TEXAS NIGHT SKY FESTIVAL 2019
The Texas Night Sky Festival took place on Saturday March 30 at the Dripping Springs Ranch Park Event Center. Science displays, indoor planetariums, story-telling, vendor booths, and fun prevailed despite the weather casting a chill and cloud cover preventing the use of the outdoor telescopes.
The festival seeks to increase appreciation of the night sky and the effects of light pollution on certain species of animals and insects. The event was sponsored by the City of Dripping Springs, The International Dark-Sky Association (IDA) Texas, and the Hays County Chapter of Texas Master Naturalist.
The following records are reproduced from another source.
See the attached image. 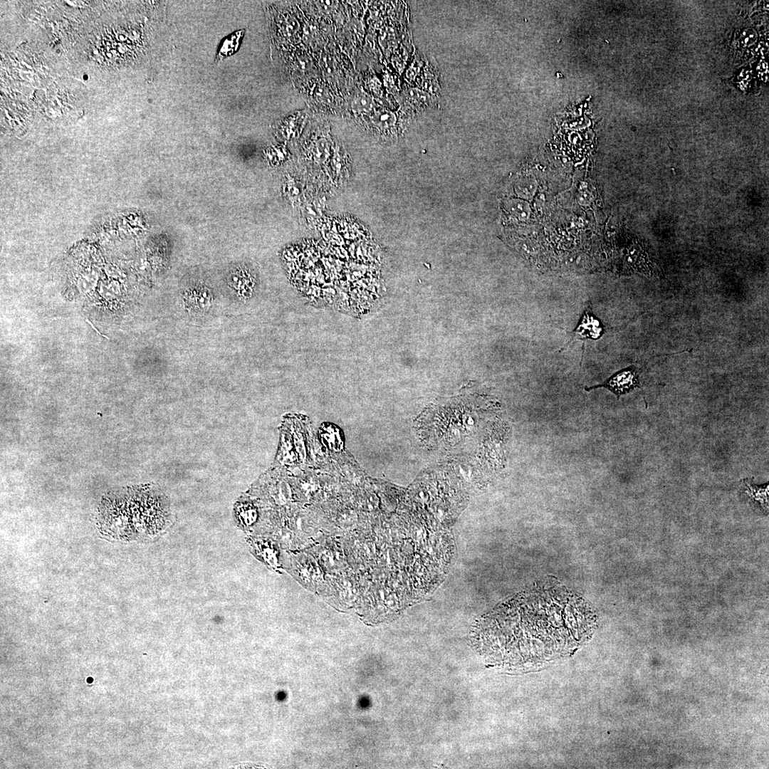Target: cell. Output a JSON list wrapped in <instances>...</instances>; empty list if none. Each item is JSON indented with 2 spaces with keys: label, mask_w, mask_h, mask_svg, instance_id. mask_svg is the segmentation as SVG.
I'll use <instances>...</instances> for the list:
<instances>
[{
  "label": "cell",
  "mask_w": 769,
  "mask_h": 769,
  "mask_svg": "<svg viewBox=\"0 0 769 769\" xmlns=\"http://www.w3.org/2000/svg\"><path fill=\"white\" fill-rule=\"evenodd\" d=\"M375 117L376 122L381 125H388L393 122V115L388 112H380Z\"/></svg>",
  "instance_id": "obj_6"
},
{
  "label": "cell",
  "mask_w": 769,
  "mask_h": 769,
  "mask_svg": "<svg viewBox=\"0 0 769 769\" xmlns=\"http://www.w3.org/2000/svg\"><path fill=\"white\" fill-rule=\"evenodd\" d=\"M601 387L610 390L619 399L620 396L640 387L639 370L634 365L629 366L616 372L602 384L585 386V390L589 392Z\"/></svg>",
  "instance_id": "obj_2"
},
{
  "label": "cell",
  "mask_w": 769,
  "mask_h": 769,
  "mask_svg": "<svg viewBox=\"0 0 769 769\" xmlns=\"http://www.w3.org/2000/svg\"><path fill=\"white\" fill-rule=\"evenodd\" d=\"M741 496L753 506L763 513L768 511V483L758 486L754 483L753 478H746L740 481Z\"/></svg>",
  "instance_id": "obj_4"
},
{
  "label": "cell",
  "mask_w": 769,
  "mask_h": 769,
  "mask_svg": "<svg viewBox=\"0 0 769 769\" xmlns=\"http://www.w3.org/2000/svg\"><path fill=\"white\" fill-rule=\"evenodd\" d=\"M474 422H475V421H474V417H472L469 416V417L468 418H466V424H467V425H469V426H474Z\"/></svg>",
  "instance_id": "obj_7"
},
{
  "label": "cell",
  "mask_w": 769,
  "mask_h": 769,
  "mask_svg": "<svg viewBox=\"0 0 769 769\" xmlns=\"http://www.w3.org/2000/svg\"><path fill=\"white\" fill-rule=\"evenodd\" d=\"M604 327L600 320L592 313L590 305H588L582 314L577 325L571 333V338L565 345L567 347L575 340L585 342L587 339L598 340L604 334Z\"/></svg>",
  "instance_id": "obj_3"
},
{
  "label": "cell",
  "mask_w": 769,
  "mask_h": 769,
  "mask_svg": "<svg viewBox=\"0 0 769 769\" xmlns=\"http://www.w3.org/2000/svg\"><path fill=\"white\" fill-rule=\"evenodd\" d=\"M597 621L582 596L545 579L479 617L470 639L491 665L528 671L572 656L590 639Z\"/></svg>",
  "instance_id": "obj_1"
},
{
  "label": "cell",
  "mask_w": 769,
  "mask_h": 769,
  "mask_svg": "<svg viewBox=\"0 0 769 769\" xmlns=\"http://www.w3.org/2000/svg\"><path fill=\"white\" fill-rule=\"evenodd\" d=\"M241 34L242 32L239 31L224 41L218 53L219 59L233 53L236 50Z\"/></svg>",
  "instance_id": "obj_5"
}]
</instances>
Hope Boatright, Communication/Marketing Specialist for the Visitors Bureau, answered questions about the new Dripping With Taste passport program and tourism.

Tejas Winds Lasard “Chief” Arrida and Julie Land Bridges were on hand to tell Native American Indian stories about the night sky.

Julie Land Bridges holds a rattle that was made in the manner of native American Indians. A hollowed-out cow horn filled with rattlesnake tails.

Peter Durkin told stories about the night sky from the Northern Cheyenne Indian tradition to children, inside a specially made tepee he made in the motif of an American Flag.
Durkin also gives presentations to area schools on tepees and the lives of American Indians.